WHAT TO PRODUCE: When you reach the line that contains "Approx. 4.5 pounds", give it back exactly along with each line after it to the end of the entries; skip any pictures.
== Segment start ==
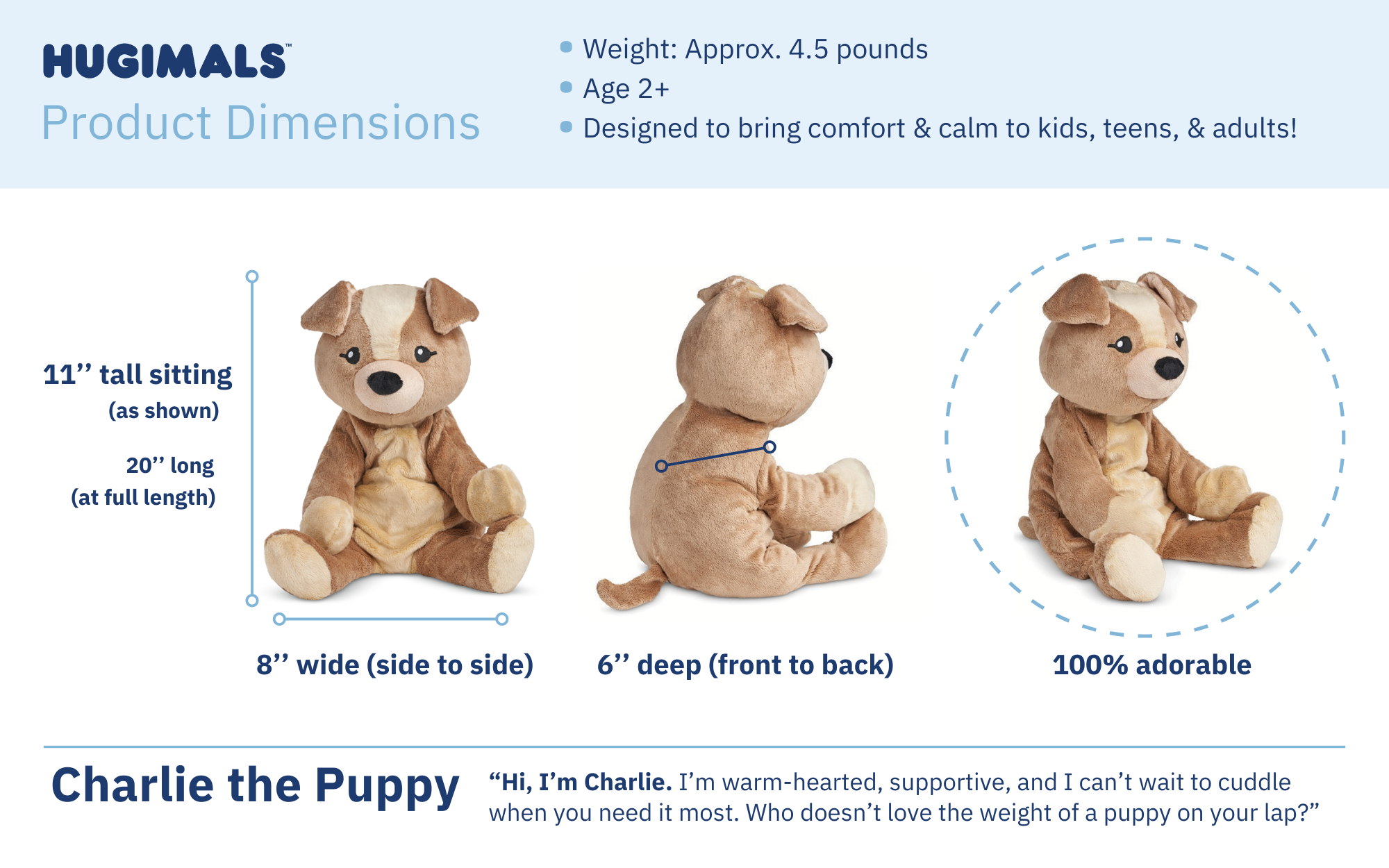 HUGIMALS™
Product Dimensions

• Weight: Approx. 4.5 pounds
• Age 2+
• Designed to bring comfort & calm to kids, teens, & adults!

11’’ tall sitting
(as shown)

20’’ long
(at full length)

8’’ wide (side to side)

6’’ deep (front to back)

100% adorable

Charlie the Puppy

“Hi, I’m Charlie. I’m warm-hearted, supportive, and I can’t wait to cuddle when you need it most. Who doesn’t love the weight of a puppy on your lap?”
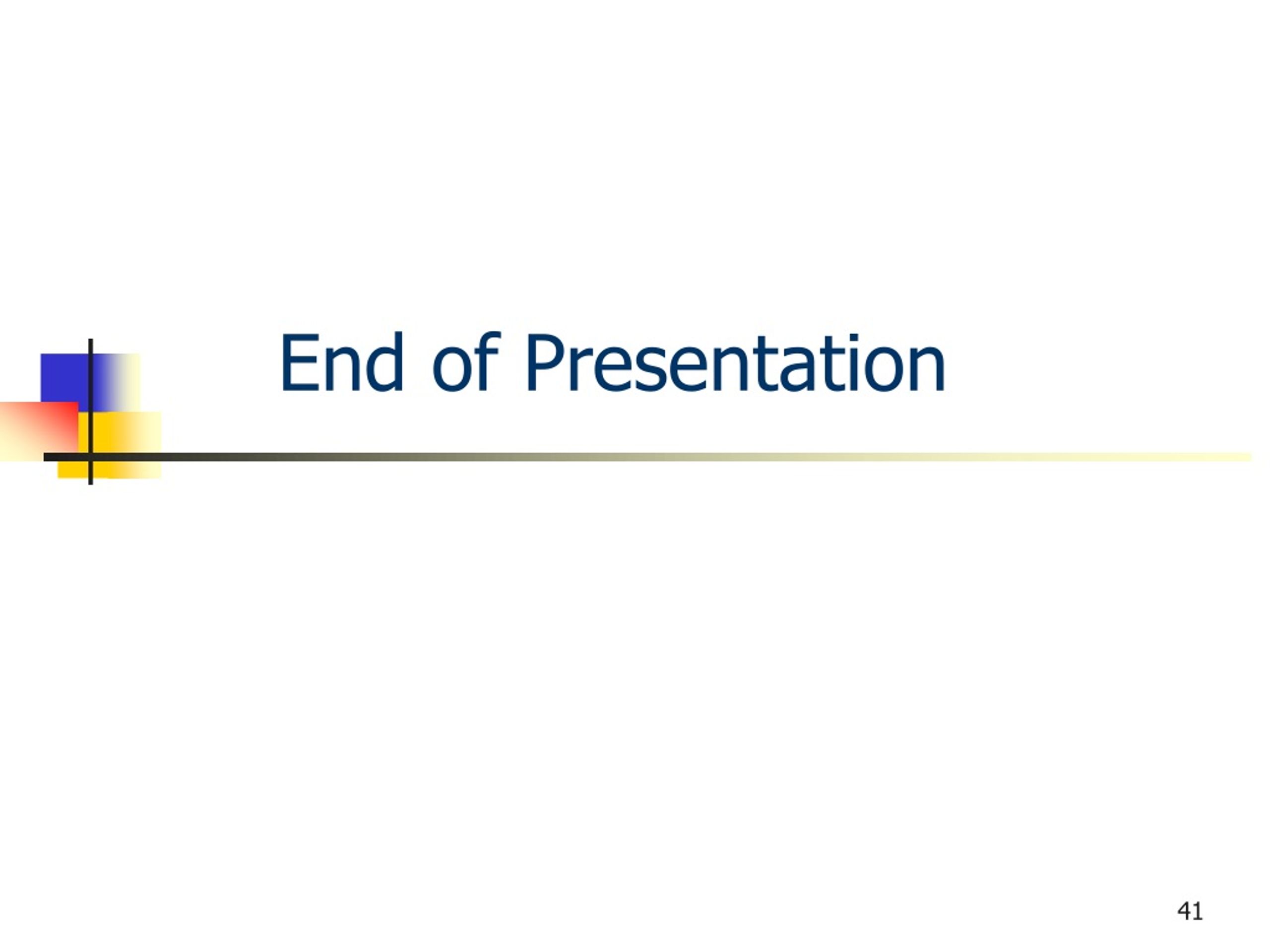 End of Presentation

41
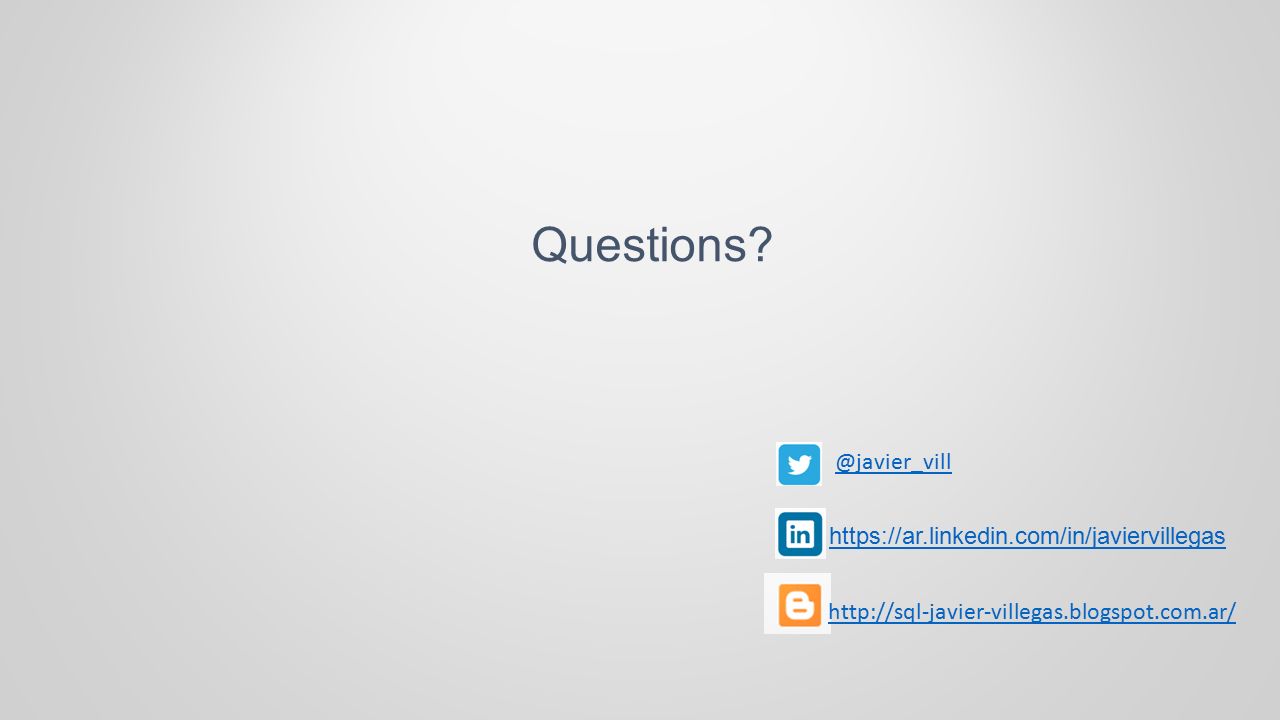 Questions?

@javier_vill

in https://ar.linkedin.com/in/javiervillegas

http://sql-javier-villegas.blogspot.com.ar/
== Segment end ==
EXERCISE OUTPUT:
• Weight: Approx. 4.5 pounds
• Age 2+
• Designed to bring comfort & calm to kids, teens, & adults!

11’’ tall sitting
(as shown)

20’’ long
(at full length)

8’’ wide (side to side)

6’’ deep (front to back)

100% adorable

Charlie the Puppy

“Hi, I’m Charlie. I’m warm-hearted, supportive, and I can’t wait to cuddle when you need it most. Who doesn’t love the weight of a puppy on your lap?”
 End of Presentation

41
 Questions?

@javier_vill

in https://ar.linkedin.com/in/javiervillegas

http://sql-javier-villegas.blogspot.com.ar/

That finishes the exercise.